▶ [What the exercise asks]: Rewrite the lines from the very first one through the line holding "5. the white church wall", inclusive, replacing "shrub" with "bush" and changing nothing else. Leave the pictures out.

[Rows of spatial question data]
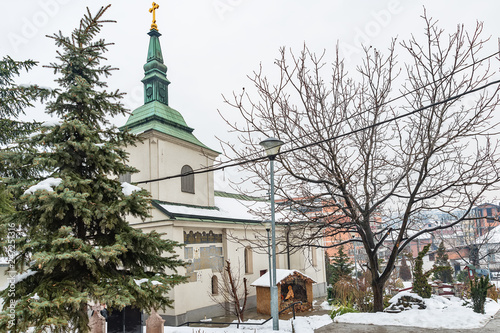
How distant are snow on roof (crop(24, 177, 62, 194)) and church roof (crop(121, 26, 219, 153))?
600 inches

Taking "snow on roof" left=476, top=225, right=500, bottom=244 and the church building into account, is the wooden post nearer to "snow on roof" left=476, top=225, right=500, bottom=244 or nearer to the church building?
the church building

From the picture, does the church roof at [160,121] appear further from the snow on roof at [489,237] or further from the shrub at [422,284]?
the snow on roof at [489,237]

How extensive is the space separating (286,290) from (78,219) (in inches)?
682

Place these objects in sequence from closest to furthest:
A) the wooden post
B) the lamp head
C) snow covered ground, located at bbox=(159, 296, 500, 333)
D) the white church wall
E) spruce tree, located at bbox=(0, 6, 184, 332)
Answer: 1. spruce tree, located at bbox=(0, 6, 184, 332)
2. the lamp head
3. the wooden post
4. snow covered ground, located at bbox=(159, 296, 500, 333)
5. the white church wall

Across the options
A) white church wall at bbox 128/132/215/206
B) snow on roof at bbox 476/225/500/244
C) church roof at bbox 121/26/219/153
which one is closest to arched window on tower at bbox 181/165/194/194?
white church wall at bbox 128/132/215/206

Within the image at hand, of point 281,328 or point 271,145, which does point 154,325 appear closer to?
point 281,328

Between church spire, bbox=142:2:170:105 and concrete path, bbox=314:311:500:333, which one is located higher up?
church spire, bbox=142:2:170:105

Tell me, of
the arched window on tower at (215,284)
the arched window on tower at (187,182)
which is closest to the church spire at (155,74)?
the arched window on tower at (187,182)

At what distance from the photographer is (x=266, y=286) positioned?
20.6 meters

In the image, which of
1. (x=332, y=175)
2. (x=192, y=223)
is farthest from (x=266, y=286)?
(x=332, y=175)

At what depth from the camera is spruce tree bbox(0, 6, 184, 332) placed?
5.65m

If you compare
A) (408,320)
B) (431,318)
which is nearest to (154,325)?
(408,320)

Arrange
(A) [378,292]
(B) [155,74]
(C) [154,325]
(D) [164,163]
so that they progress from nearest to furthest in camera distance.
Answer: (C) [154,325] < (A) [378,292] < (D) [164,163] < (B) [155,74]

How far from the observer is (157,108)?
73.6 feet
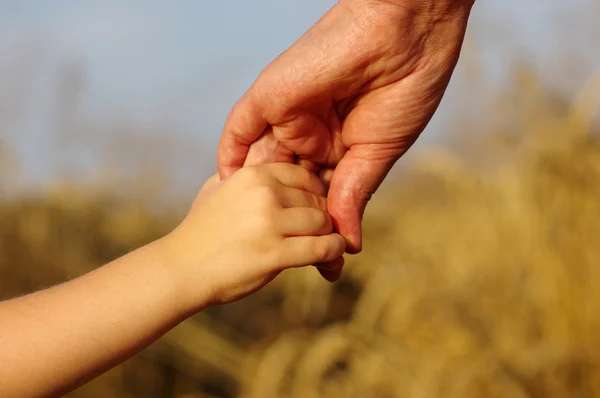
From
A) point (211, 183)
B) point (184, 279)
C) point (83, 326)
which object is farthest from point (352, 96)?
point (83, 326)

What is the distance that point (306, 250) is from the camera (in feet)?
3.73

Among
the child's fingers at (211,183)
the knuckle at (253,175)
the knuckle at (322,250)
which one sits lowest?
the knuckle at (322,250)

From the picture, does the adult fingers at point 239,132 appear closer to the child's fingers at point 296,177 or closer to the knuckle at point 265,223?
the child's fingers at point 296,177

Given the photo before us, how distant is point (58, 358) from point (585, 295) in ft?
5.41

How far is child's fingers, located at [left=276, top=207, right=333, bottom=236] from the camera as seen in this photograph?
1.14 meters

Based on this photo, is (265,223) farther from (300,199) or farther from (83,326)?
(83,326)

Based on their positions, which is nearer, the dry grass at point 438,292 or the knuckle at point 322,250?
the knuckle at point 322,250

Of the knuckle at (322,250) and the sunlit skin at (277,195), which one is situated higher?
the sunlit skin at (277,195)

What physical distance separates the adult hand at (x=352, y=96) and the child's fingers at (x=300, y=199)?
2 centimetres

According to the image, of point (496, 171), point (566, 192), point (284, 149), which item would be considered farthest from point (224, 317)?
point (284, 149)

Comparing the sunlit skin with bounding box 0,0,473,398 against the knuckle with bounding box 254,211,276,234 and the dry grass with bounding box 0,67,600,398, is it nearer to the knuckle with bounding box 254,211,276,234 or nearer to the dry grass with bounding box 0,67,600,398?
the knuckle with bounding box 254,211,276,234

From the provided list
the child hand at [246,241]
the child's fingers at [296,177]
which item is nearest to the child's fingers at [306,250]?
the child hand at [246,241]

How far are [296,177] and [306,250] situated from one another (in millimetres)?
138

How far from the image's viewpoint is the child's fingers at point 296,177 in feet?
3.96
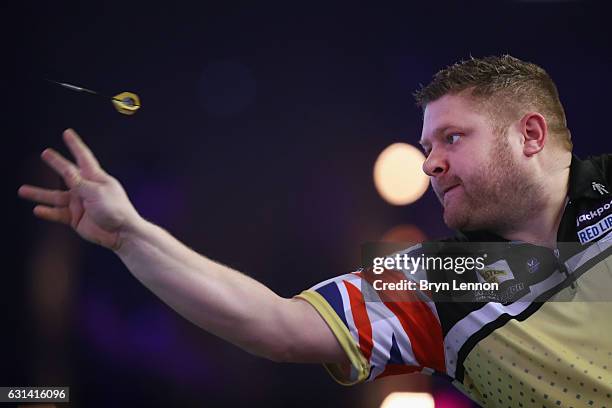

▶ [Response for this exercise]:
How distant are snow on roof (crop(24, 177, 62, 194)) and church roof (crop(121, 26, 219, 153))?
600 inches

Taking "snow on roof" left=476, top=225, right=500, bottom=244 and the church building into account, is the wooden post nearer to "snow on roof" left=476, top=225, right=500, bottom=244 or nearer to the church building?
the church building

From the picture, does the church roof at [160,121] appear further from the snow on roof at [489,237] or further from the bush at [422,284]?
the snow on roof at [489,237]

How extensive is the space separating (286,290) from (78,219) (in inches)?
682

Place these objects in sequence from closest to furthest:
A) the wooden post
B) the lamp head
C) snow covered ground, located at bbox=(159, 296, 500, 333)
D) the white church wall
E) spruce tree, located at bbox=(0, 6, 184, 332)
Answer: 1. spruce tree, located at bbox=(0, 6, 184, 332)
2. the lamp head
3. the wooden post
4. snow covered ground, located at bbox=(159, 296, 500, 333)
5. the white church wall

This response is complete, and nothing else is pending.